А когда сучка, давясь и кашляя, вынула мой член, подняла мокрые глаза и сказала плачущим голосочком:

— Простите меня, пожалуйста, мой господин, я искуплю свою вину…

Вот тогда я взорвался прямо ей в лицо.

Она ползала на коленях и вылизывала мою сперму, а я чувствовал, что моя ярость нашла наконец выход!

Я по-прежнему ненавидел весь мир и при каждом удобном случае разминал об него кулаки, но второй частью моей жизни стали униженные рыдающие телки, которые ползали передо мной, подставляя свои дырки под мой хуй во всех позах.

Я получил должность главврача в той клинике, потому что ебал сучку-владелицу так, как ей нравилось, унижал и лупил ее, получая охуенные оргазмы.

Когда она мне надоела, я отвез ее на пепелище нашей семейной дачи, привязал голую к остаткам беседки, выебал в зад и уехал. ХЗ, как она выбралась, но намек поняла. И прислала мне неплохую сумму с запиской «За все!»

Я открыл свой кабинет.

Родители меня не простили и я даже не был на их похоронах.

Куда делась Алина, я не знаю. Виталька рассказал, что несколько раз ездил на опознание тел, но каждый раз это была не она. Сбежала, сменила имя, все же умерла?

Мне кажется, я любил всегда только ее. Мне кажется, я никогда не перестану ее любить.
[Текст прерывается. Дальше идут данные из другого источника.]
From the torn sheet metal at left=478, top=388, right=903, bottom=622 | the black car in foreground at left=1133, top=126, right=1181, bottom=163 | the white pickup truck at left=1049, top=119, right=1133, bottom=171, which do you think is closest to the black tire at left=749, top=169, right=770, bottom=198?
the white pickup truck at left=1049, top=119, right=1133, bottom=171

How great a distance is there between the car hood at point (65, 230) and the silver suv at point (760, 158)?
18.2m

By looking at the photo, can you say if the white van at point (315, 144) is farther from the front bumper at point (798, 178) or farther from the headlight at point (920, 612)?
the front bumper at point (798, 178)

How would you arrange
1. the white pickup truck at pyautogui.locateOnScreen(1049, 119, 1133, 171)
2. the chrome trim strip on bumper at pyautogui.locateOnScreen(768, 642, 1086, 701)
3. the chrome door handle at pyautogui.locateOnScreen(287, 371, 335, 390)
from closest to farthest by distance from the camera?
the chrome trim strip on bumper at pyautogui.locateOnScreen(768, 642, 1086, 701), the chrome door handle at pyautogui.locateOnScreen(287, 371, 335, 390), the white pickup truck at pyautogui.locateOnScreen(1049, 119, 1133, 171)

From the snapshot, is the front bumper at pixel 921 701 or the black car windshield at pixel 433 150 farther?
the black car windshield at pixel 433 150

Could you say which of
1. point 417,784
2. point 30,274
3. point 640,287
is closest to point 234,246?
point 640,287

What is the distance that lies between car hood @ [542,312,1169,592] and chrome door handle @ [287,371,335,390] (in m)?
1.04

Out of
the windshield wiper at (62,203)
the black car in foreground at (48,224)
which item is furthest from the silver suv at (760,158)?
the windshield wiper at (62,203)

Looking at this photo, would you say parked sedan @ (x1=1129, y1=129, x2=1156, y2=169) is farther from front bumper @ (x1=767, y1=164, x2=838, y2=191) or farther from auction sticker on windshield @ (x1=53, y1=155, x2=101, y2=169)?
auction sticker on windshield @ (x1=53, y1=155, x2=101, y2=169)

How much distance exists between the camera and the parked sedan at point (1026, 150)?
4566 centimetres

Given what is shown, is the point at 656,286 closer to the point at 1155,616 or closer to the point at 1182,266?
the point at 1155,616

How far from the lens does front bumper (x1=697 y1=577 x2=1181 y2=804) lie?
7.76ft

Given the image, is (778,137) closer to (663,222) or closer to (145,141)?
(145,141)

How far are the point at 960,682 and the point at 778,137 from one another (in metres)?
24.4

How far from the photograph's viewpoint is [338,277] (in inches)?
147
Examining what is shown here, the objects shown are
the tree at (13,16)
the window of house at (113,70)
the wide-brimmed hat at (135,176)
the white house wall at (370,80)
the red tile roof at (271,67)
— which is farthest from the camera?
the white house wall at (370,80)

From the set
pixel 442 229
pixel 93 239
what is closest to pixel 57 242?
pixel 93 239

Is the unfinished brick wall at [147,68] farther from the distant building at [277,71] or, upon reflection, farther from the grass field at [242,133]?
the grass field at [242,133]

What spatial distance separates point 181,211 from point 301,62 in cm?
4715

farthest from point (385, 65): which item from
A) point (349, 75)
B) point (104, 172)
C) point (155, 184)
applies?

Моя ярость со временем перегорела. Я не против почесать кулаки о какого-нибудь дерзкого мудака, но обычно мне хватает того, что я делаю со шлюхами. Ни одна женщина в мире еще не стала достойна моей Алины.

Эту фотографию сделал папа. Я украл ее у Виталика, когда приходил после смерти родителей поговорить. Он всегда был умнее меня. Он не простил меня, но сказал, что общаться это нам не помешает. Мы почти дружили последний год.

Почти.

Моя синеглазая улыбается здесь. Не мне.

Как так вышло, что внезапная любовь, которую я не узнал, привела вот к такому? К тому, что у меня больше нет Алины, нет брата, нет родителей, нет никого, кроме ебанутой дряни, даже не родной мне по крови? Вновь разбудившей во мне ту первобытную страшную ярость, которую я убаюкал, превратив свою жизнь в предсказуемое говно?

Я сполз на пол, сел, прислонившись спиной к комоду и смотрел на портрет так долго, что начали слезиться глаза. Слишком пыльно тут. Слишком темно. Но у меня не было сил подниматься и идти куда-то еще. Как так вышло, что у меня больше никого нет… И некого винить, даже Виталик мертв. А синеглазая все улыбается… Как горько теперь вспоминать первые дни после побега, когда она вся светилась, постоянно целовала меня, обнимала, щекотала своими невесомыми волосами, а я воспринимал как должное и только строил планы, как я буду ее развращать, мучить, превращать в свою подстилку. Меня раздражало, что она все время ластится ко мне, что-то нежное воркует. Нет бы встала на колени да отсосала… как многое я бы отдал за то, чтобы вернуться сейчас в те времена и снова почувствовать ее нежное тепло!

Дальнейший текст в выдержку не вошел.